Investment manager Hargreaves Lansdown has beaten weak stock markets and bad economic news to report a jump in both profits and revenues.
The company said revenues increased 15 per cent to £238.7m while pre-tax profits rose 21 per cent to a record £152.8m in the year to June 30.
The group’s growth came despite a seven per cent slide in the FTSE All Share index over the year.
The bumper results triggered a bigger than expected dividend payout and means founders Peter Hargreaves and Stephen Lansdown, who are still major shareholders, will receive £34.4m and £21.6m respectively. Mr Lansdown announced he will step down from the board.
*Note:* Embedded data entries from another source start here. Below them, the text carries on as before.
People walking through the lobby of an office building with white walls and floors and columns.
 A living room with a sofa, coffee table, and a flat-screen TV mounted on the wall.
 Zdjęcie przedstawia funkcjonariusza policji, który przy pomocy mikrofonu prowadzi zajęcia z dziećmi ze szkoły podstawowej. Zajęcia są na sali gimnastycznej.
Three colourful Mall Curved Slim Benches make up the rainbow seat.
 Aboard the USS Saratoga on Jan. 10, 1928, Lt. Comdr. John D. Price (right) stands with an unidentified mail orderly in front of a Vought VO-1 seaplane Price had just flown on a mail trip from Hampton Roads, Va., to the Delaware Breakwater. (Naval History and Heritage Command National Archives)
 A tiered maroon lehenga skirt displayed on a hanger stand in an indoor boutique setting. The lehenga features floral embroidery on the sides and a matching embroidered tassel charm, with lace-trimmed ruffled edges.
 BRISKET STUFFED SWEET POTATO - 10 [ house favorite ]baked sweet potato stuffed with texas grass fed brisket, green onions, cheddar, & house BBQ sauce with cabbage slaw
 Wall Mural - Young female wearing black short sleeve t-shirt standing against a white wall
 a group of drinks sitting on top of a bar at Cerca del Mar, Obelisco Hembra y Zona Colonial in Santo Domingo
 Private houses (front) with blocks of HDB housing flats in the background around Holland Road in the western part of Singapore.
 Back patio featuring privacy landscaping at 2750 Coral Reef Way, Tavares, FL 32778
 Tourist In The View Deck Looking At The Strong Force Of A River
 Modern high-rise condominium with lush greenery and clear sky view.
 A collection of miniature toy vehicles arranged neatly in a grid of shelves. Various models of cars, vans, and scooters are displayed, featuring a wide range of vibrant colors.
The company’s Vantage platform, which allows investors to put their money into a range of products, attracted 45,000 new active clients, taking the total number to 425,000.
Assets under administration rose seven per cent to £26.3bn despite the stock market declines, as it attracted more customers.
The industry in which Hargreaves operates is to receive a major shake-up, known as the Retail Distribution Review, which will come in two phases.
The first phase due at the end of 2012 will see financial advisers forced to charge for advice but will not impact Hargreaves as it already charges. It said the change could help attract new customers.
But the second phase is likely to see fund management platforms banned from receiving commission from fund managers for listing their products.